Assigned task 1 » In the news report on the Bangladesh garment worker protests, by what percentage did the government-appointed panel raise wages on Tuesday?
Assigned task 2 » Render this sentence from the news report on the Bangladesh garment worker protests into Spanish: "The minimum wage is fixed by a state-appointed board that includes representatives from the manufacturers, unions and wage experts."
Assigned task 3 » Carry on the news report on the Bangladesh garment worker protests, picking up after its final sentence.

Excerpt to read »
======

Bangladesh garment worker shot dead in new wage protests
A Bangladeshi woman was shot dead Wednesday during violent protests by garment workers after they rejected a government wage increase offer, with the victim’s husband blaming the police.
The South Asian country’s 3,500 garment factories account for around 85 percent of its $55 billion in annual exports, supplying many of the world’s top brands including Levi’s, Zara and H&M.
But conditions are dire for many of the sector’s four million workers, the vast majority of whom are women whose monthly pay starts at 8,300 taka ($75).
A government-appointed panel raised wages on Tuesday by 56.25 percent, but striking workers demand a near-tripling to 23,000 taka.
“Police opened fire. She was shot in the head… She died in a car on the way to a hospital,” said Mohammad Jamal, the husband of 23-year-old sewing machine operator Anjuara Khatun, a mother of two.
Jamal told AFP that police had fired on about 400 workers calling for wage increase in the industrial city of Gazipur, outside the capital Dhaka. “Six to seven people were shot at and injured,” he said.
Bacchu Mia, a police inspector posted at Dhaka Medical College Hospital where the body was brought, confirmed the death but gave no further details.
Police said fresh violence broke out on Wednesday in Gazipur, home to hundreds of factories, after 4,000 people staged protests rejecting the wage decision.
Thousands more blocked a highway where at least five officers were injured, two of them critically, a police inspector told AFP on condition of anonymity.
The Netherlands-based Clean Clothes Campaign, a textile workers’ rights group, dismissed the new pay level as a “poverty wage”.
“The new minimum wage condemns workers to a struggle for basic survival for the next five years,” it said in a statement.
Many brands sourcing their clothing from Bangladesh have long-standing living wage pledges, it said, but “they have failed to act, illustrating the emptiness of these commitments”.
- ‘How can I survive?’ –
The minimum wage is fixed by a state-appointed board that includes representatives from the manufacturers, unions and wage experts.

======

Exercise data »
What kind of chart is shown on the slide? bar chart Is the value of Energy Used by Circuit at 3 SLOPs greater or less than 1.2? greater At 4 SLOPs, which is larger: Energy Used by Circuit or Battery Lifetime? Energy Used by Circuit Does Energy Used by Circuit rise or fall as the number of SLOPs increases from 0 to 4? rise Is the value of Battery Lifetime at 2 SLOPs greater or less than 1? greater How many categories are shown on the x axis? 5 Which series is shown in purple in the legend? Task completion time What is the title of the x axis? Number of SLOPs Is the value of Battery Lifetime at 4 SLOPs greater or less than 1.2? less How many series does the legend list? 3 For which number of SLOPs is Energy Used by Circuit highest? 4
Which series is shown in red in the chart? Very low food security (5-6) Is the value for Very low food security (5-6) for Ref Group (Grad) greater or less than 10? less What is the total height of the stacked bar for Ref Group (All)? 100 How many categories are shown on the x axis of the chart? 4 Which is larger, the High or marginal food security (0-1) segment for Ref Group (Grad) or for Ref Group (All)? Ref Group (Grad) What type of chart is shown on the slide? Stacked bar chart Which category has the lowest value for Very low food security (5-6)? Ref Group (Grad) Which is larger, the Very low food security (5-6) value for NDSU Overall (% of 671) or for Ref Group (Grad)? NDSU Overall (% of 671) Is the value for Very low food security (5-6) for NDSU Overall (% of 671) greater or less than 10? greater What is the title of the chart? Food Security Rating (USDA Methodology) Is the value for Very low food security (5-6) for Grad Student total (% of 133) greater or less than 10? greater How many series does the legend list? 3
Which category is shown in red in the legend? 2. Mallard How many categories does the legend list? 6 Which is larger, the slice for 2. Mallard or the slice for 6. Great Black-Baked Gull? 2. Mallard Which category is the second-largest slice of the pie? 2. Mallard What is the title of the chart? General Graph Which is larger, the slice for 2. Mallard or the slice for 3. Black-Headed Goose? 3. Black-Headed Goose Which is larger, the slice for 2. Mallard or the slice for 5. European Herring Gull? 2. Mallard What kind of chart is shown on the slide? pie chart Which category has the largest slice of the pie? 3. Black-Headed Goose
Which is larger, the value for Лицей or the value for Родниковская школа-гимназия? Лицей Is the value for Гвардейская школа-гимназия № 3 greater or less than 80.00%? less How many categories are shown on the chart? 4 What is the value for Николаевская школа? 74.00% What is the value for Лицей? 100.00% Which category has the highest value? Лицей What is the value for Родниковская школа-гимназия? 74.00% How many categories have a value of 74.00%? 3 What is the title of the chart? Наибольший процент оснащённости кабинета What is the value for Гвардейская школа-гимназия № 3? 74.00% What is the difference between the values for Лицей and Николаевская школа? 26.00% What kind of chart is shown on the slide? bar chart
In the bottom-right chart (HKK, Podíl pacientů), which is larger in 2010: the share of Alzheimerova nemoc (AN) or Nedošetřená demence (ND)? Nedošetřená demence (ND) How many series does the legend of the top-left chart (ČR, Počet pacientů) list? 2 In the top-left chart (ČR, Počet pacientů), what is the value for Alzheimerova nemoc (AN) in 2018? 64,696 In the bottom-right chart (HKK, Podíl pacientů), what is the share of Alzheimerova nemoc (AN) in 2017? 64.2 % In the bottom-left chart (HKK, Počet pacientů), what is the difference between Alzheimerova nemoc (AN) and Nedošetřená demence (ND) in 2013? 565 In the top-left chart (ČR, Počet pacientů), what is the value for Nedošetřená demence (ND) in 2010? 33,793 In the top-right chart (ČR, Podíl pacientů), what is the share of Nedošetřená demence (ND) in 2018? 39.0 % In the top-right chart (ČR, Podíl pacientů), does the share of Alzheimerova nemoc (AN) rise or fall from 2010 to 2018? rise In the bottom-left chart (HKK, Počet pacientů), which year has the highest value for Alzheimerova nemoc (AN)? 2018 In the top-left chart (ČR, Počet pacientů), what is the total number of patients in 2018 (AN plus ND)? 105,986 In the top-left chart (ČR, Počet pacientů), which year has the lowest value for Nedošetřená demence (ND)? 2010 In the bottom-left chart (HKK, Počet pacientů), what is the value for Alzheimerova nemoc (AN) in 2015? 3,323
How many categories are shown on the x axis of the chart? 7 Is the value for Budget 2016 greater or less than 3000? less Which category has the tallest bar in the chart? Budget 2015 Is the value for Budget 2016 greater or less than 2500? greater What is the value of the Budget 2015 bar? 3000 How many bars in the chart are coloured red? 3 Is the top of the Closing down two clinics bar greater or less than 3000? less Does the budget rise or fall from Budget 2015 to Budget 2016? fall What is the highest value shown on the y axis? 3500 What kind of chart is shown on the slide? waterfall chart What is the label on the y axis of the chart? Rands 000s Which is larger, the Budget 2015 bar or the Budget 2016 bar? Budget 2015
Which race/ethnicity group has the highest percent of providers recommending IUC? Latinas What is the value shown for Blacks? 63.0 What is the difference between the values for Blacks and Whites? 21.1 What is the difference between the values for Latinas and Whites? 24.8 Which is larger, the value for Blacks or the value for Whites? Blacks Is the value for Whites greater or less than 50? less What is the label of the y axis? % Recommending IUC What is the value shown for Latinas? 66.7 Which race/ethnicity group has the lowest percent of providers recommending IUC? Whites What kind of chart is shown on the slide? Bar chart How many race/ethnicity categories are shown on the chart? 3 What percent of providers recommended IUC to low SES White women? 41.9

======

Expected output 1 » 56.25 percent

Expected output 2 » El salario mínimo lo fija una junta designada por el Estado que incluye a representantes de los fabricantes, de los sindicatos y a expertos en salarios.

Expected output 3 »
“The wage was low before, and it is still low after the new minimum wage announcement,” said Mujahid Ahmed, 23, a sewing machine operator. “It is not enough to meet our basic demands.”
Unions say their members have been hard hit by persistent inflation — which reached nearly 10 percent in October — and a cost-of-living crisis partly triggered by the taka depreciating about 30 percent against the US dollar since last year.
“I am widow, with two children. I get some 13,000 taka including overtime pay. How can I survive with this little income? My back is against the wall,” said worker Shahnaj Akter, in the garment-producing town of Ashulia.
Wage protests pose a major challenge to Prime Minister Sheikh Hasina, who has ruled the country with an iron fist since 2009. A resurgent opposition has challenged her rule as she readies for elections due before the end of January.
Security has been tight in key industrial towns outside Dhaka after unions threatened to hold new protests over what they described as the “farcical” wage hike.
Police said around 600 factories that make clothing for many major Western brands were shuttered last week and scores were ransacked in the biggest wage protest in a decade.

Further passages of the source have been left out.